A thousand down, 24,000 still to go.
Amazon announced today that it has hired its 1,000th HQ2 employee, though its physical offices in Arlington remain closed due to the pandemic. The tech and retail giant also announced that it still plans to ultimately fill 25,000 positions at its second headquarters, potentially putting to rest speculation that HQ2 could be downsized amid a work-from-home trend.
In a post on its Day One blog, Amazon said that it was working to hire a diverse workforce in Arlington:
Amazon remains committed to filling the 25,000 roles projected for HQ2 with diverse talent from across the region. Although offices have been quiet for the past several weeks due to COVID-19, our hiring has continued as planned. We have virtually onboarded scores of talented people and recently welcomed our 1,000th employee in Arlington. Among our new hires are lifelong Northern Virginia resident Lakshmi Kopparam, one of the first software development engineers to join the Amazon Fire TV team in Arlington, and McCoy Jamison, who formerly served in the U.S. Navy and just began his role as a solutions architect with Amazon Web Services.
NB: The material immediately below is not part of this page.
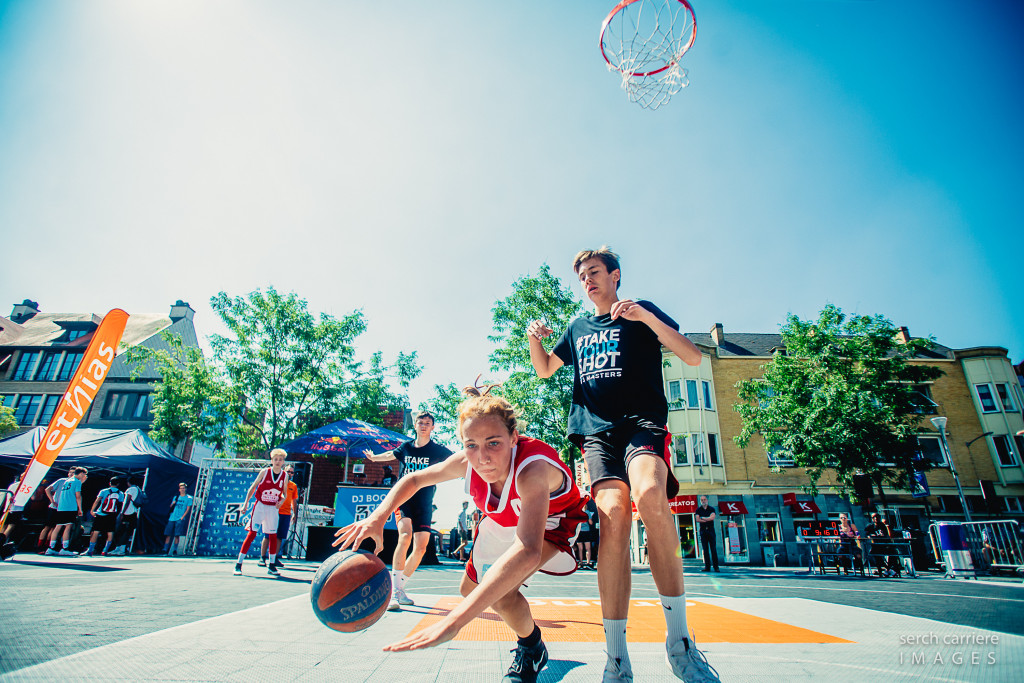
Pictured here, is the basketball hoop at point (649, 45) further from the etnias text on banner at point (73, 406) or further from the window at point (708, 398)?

Kopparam and Jamison are working alongside a group of senior engineers who are building a best-in-class technology culture at Amazon and contributing to the region’s growing tech ecosystem. Within the first wave of hires is a program lead who has been tasked with ensuring our HQ2 workforce is inclusive and diverse. This person will implement recruiting and HR best practices and initiatives designed to ensure inclusiveness in our products and offerings.
Construction is currently underway on the first phase of Amazon’s permanent HQ2 along S. Eads Street in Pentagon City. The 2.1 million square foot complex is expected to open in 2023 and house about half of HQ2’s 25,000 employees. Until it opens, Amazon is working out of temporary, leased space in Crystal City.
A planned second phase will build another 2.1 million square feet of office space across 12th Street S., in the vacant PenPlace lot. In the meantime, the new Amazon-funded design for nearby Metropolitan Park is being finalized, ahead of expected County Board approval this fall.